Indeed, the results reflect that. The Liberals have won 157 out of 338 seats to remain the largest party, but no longer with an overall majority. The Conservatives are a clear second on 121 seats; the Bloc Quebecois has 32 seats; the New Democratic Party 24 seats and the Greens 3 seats. A period of minority government looms, unless the Liberals and perhaps the New Democratic Party can come to some sort of agreement on confidence and supply issues. Already, there is speculation that Canadians will be returning to the polls in a couple of years.

However, had the election been conducted under a proportional representation system, like, for example our MMP system, a completely different result would have occurred. While more complex, it would have nonetheless been more reflective of the regional and cultural differences bedevilling Canada at present.

Under such a scenario the Liberals would have been joined as the largest party in Parliament by the Conservatives. With 34.4% of the vote the Conservatives would have won 116 seats, the same number as the ruling Liberals who won just 33% of the vote. The New Democrats would have jumped from 24 to 54 seats, reflecting their 15.9% vote share, and in a similar vein the Bloc Quebecois would have dropped to 26 seats, reflecting their 7.7% vote share. The Greens, meanwhile, would have been the big winners, jumping from 3 seats to 22 seats because of their 6.5% vote share.

Of course, such a result would have made government formation even more difficult, although it would have brought the New Democrats and the Greens with a combined putative 76 seats more strongly into play as potential partners for the Liberals, than the actual 27 seats they won between them. Now while such a result is of course hypothetical, it does highlight some of the imbalances within First Past the Post electoral systems.

We know from the New Zealand experience that First Past the Post consistently over-represented the major parties at the expense of the smaller ones. In this Canadian election, the two major parties received just over 67% of the vote between them, however won over 82% of the seats in Parliament. Even between them, the result was uneven. With more than 1% less of the vote than the Conservatives, the Liberals still managed to win 36 more seats than them.

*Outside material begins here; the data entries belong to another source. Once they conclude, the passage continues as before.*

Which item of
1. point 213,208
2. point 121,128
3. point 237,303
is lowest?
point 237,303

And the result highlighted how much more difficult First Past the Post electoral systems are for smaller parties. Although just over 30% of voters supported the three smaller parties, they actually won only 18% of the seats. The Greens were undoubtedly the hardest done by – their 6.5% vote produced just 3 seats, just under one-seventh of what it would have been under proportional representation. Put another way, this result has over-represented the major parties in Parliament by around 20%, while under-representing the smaller parties by almost 75%.

Canada undoubtedly faces a challenging period ahead. Healing the wounds of what was a very bitter election campaign, while resuscitating the shattered dreams of the last three years, following the return of second generation Trudeaumania three years ago will be mighty tasks. However, Canada is no stranger to minority federal governments. There have been fourteen in all, including three successive minority governments under both the Liberals and the Conservatives between 2004 and 2011. Notwithstanding the vagaries of its electoral system, Canada has nevertheless made minority government work over the years, by focusing on building consensus.

There are parallels here for the current situation in Wellington. On the reasonable assumption the current Mayoral result holds, the Council will have a clear majority for the left, although the Mayor is from the right. If, as early signs worryingly suggest, the left’s approach will be to simply try to use its force of numbers to win everything its way, Wellington is effectively in for three more years of stalemate. Canadian minority governments over the years have governed by focusing on what brings the country together, rather than division on too stark a set of party lines. It is a lesson that should not be lost on the Wellington City Council as it embarks upon the new triennium.